Overall, Naive Bayes proved to be the most effective classifier in this context, offering both simplicity and robust predictive capability.
## Model Accuracy
## 1 Linear Regression 0.7704918
## 2 Logistic Regression 0.7868852
## 3 KNN 0.7540984
## 4 Naive Bayes 0.8032787
Among the four models evaluated, Naive Bayes emerged as the top performer with an accuracy of 80.3%, benefiting from kernel density estimation which improved its flexibility. Logistic Regression followed closely with 78.7%, offering strong interpretability and alignment with clinical knowledge.
Linear Regression, used as a baseline, performed decently at 77.0% accuracy despite not being a classification model. Meanwhile, K-Nearest Neighbors achieved 75.4%, showing that while intuitive and easy to implement, it struggled with generalization in this dataset.
Overall, Naive Bayes provided the best trade-off between simplicity and predictive power, making it a promising choice for risk prediction in medical datasets with structured features.
This phase of the analysis demonstrated the practical application of multiple machine learning models for predicting mortality in heart failure patients. By comparing Logistic Regression, KNN, Naive Bayes, and Linear Regression, we identified Naive Bayes as the most effective method in terms of predictive accuracy and class balance. These findings support the integration of data-driven tools into clinical decision-making, enabling early identification of high-risk patients and potentially improving treatment outcomes.
This project presented a comprehensive analysis pipeline for predicting mortality among patients with heart failure using real clinical data.

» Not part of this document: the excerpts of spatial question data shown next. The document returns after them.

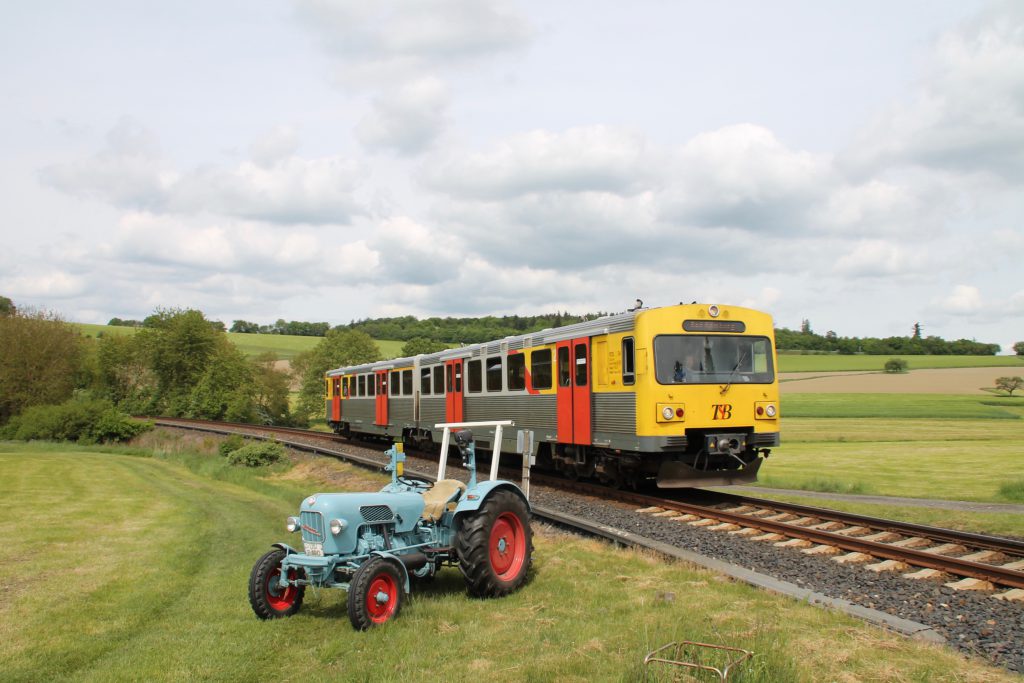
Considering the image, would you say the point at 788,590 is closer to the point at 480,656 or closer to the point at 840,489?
the point at 480,656

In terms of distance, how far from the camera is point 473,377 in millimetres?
20859

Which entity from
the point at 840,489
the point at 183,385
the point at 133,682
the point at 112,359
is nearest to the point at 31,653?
the point at 133,682

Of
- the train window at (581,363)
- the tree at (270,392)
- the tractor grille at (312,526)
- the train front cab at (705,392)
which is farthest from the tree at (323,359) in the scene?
the tractor grille at (312,526)

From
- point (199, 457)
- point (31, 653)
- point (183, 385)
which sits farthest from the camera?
point (183, 385)

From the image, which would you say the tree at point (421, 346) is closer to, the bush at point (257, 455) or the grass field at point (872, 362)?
the grass field at point (872, 362)

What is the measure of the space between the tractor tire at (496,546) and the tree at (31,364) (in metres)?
50.0

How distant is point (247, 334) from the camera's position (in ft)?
367

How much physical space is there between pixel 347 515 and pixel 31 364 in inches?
1995

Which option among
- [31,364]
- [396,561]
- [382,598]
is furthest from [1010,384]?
[31,364]

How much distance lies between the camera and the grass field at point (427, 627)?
5465mm

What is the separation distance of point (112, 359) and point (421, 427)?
54175mm

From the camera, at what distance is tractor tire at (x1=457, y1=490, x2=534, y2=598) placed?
7.38m

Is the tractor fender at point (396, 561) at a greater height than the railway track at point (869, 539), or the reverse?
the tractor fender at point (396, 561)

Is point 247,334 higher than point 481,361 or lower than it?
higher
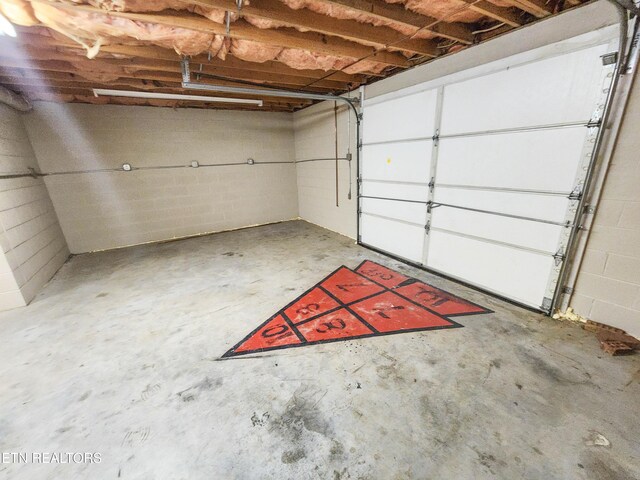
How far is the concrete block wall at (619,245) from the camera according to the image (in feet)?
6.62

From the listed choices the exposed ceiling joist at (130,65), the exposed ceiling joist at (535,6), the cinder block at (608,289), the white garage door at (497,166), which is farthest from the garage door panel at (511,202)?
the exposed ceiling joist at (130,65)

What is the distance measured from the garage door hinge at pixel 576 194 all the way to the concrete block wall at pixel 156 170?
5.50 meters

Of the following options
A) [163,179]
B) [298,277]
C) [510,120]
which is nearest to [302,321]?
[298,277]

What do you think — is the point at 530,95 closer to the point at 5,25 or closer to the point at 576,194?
the point at 576,194

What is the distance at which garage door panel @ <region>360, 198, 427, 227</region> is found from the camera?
12.0 feet

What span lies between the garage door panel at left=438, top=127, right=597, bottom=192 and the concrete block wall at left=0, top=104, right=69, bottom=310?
525 cm

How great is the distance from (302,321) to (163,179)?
15.1 feet

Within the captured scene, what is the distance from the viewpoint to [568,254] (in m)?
2.39

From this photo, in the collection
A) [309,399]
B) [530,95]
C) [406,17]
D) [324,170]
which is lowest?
[309,399]

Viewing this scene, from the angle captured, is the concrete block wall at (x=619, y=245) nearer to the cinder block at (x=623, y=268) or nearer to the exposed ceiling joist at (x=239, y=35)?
the cinder block at (x=623, y=268)

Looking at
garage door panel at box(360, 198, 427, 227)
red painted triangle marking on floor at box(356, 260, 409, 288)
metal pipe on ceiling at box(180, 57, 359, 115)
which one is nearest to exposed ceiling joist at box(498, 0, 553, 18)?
garage door panel at box(360, 198, 427, 227)

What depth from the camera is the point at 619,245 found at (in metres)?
2.16

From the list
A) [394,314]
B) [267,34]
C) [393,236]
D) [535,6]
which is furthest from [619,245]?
[267,34]

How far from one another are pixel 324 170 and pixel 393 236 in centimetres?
232
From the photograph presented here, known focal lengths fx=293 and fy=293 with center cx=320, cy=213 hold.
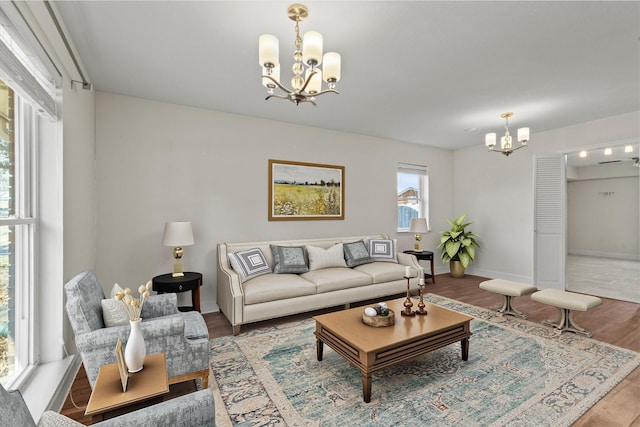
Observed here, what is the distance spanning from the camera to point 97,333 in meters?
1.80

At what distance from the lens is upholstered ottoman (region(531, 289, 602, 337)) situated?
2.97 metres

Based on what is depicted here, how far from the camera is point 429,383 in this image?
221 centimetres

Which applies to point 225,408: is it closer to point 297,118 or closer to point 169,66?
point 169,66

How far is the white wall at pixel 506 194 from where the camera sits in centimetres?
469

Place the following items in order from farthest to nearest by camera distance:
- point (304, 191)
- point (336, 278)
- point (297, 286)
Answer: point (304, 191) < point (336, 278) < point (297, 286)

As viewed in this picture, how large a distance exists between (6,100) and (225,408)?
2.40 meters

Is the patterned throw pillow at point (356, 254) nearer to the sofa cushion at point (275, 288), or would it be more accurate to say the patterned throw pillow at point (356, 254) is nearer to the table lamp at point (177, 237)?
the sofa cushion at point (275, 288)

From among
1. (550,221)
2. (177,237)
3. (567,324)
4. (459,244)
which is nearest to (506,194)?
(550,221)

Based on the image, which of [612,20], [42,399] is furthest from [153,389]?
[612,20]

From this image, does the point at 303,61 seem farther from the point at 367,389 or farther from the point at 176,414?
the point at 367,389

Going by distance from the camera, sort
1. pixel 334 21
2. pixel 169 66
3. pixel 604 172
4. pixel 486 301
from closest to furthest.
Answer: pixel 334 21 → pixel 169 66 → pixel 486 301 → pixel 604 172

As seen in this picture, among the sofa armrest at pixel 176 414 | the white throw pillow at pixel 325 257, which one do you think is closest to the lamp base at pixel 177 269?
the white throw pillow at pixel 325 257

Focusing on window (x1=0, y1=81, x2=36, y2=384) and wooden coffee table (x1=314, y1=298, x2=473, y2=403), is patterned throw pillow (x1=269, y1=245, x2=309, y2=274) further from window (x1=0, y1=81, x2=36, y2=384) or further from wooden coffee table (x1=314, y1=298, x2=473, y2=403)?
window (x1=0, y1=81, x2=36, y2=384)

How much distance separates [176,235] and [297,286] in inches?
58.7
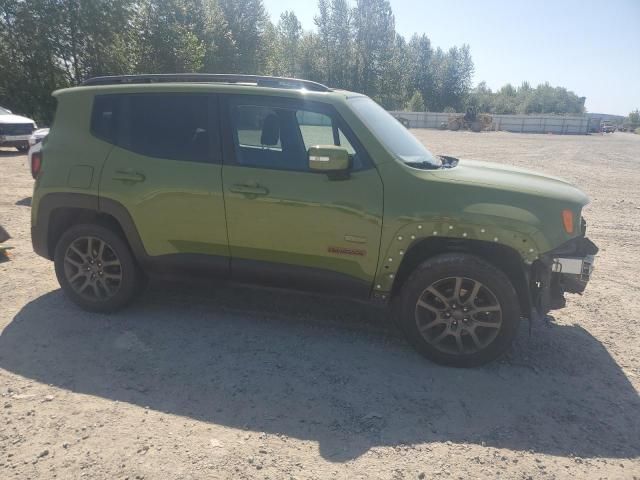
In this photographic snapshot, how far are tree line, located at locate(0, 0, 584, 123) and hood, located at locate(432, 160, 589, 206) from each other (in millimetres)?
27434

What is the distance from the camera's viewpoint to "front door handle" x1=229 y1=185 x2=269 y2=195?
12.5ft

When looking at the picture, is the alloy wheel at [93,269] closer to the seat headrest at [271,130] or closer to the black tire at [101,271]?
the black tire at [101,271]

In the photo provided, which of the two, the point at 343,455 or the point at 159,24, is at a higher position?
the point at 159,24

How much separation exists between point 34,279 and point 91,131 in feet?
6.39

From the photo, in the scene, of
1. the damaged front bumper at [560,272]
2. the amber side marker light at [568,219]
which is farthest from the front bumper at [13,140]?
the amber side marker light at [568,219]

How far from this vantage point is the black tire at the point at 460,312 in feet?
11.6

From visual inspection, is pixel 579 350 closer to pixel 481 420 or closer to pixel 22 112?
pixel 481 420

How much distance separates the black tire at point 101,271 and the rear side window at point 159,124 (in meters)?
0.81

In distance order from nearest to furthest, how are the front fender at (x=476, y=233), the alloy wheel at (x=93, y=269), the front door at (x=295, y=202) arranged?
the front fender at (x=476, y=233)
the front door at (x=295, y=202)
the alloy wheel at (x=93, y=269)

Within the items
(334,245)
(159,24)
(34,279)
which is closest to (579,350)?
(334,245)

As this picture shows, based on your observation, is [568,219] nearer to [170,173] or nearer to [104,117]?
[170,173]

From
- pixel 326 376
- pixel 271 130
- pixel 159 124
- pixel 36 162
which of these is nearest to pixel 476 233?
pixel 326 376

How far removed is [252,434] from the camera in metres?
2.89

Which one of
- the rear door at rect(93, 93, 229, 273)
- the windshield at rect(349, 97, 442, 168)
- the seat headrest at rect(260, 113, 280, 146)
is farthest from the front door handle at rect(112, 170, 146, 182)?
the windshield at rect(349, 97, 442, 168)
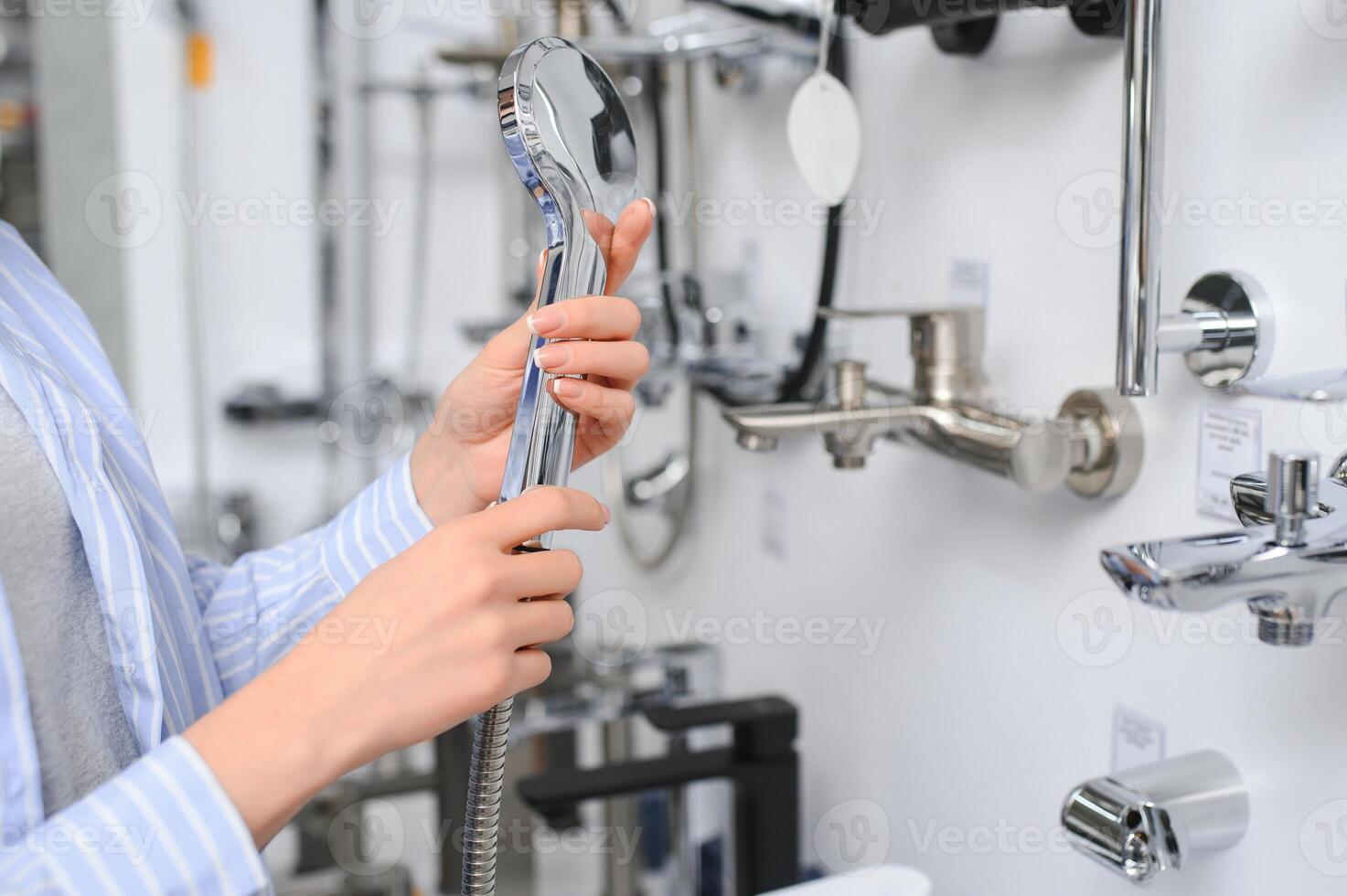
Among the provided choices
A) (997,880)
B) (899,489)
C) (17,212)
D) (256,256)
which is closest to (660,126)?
(899,489)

Beginning with data critique and preprocessing, we ensured our dataset was clean, standardized, and ready for model development. Through exploratory data analysis (EDA), we uncovered significant patterns, such as the impact of variables like ejection fraction, serum creatinine, and age on patient outcomes. Correlation analysis and visualizations further guided our understanding of which features held predictive value.
During the predictive modeling phase, four approaches—Linear Regression, Logistic Regression, K-Nearest Neighbors (KNN), and Naive Bayes—were evaluated. Each method brought unique advantages: Linear Regression served as a baseline, Logistic Regression aligned closely with clinical reasoning, KNN provided a non-parametric perspective, and Naive Bayes demonstrated the strongest predictive power, especially when kernel density was applied.
Naive Bayes ultimately achieved the highest accuracy, suggesting its strong potential for real-world application in early intervention strategies. However, logistic regression remains a strong alternative due to its transparency and ease of interpretation.
This analysis not only highlights the utility of machine learning in healthcare but also emphasizes the importance of preprocessing, model tuning, and interpretability in building reliable predictive systems. By leveraging data analytics, medical professionals can be better equipped to identify at-risk individuals and improve patient care outcomes through informed decision-making.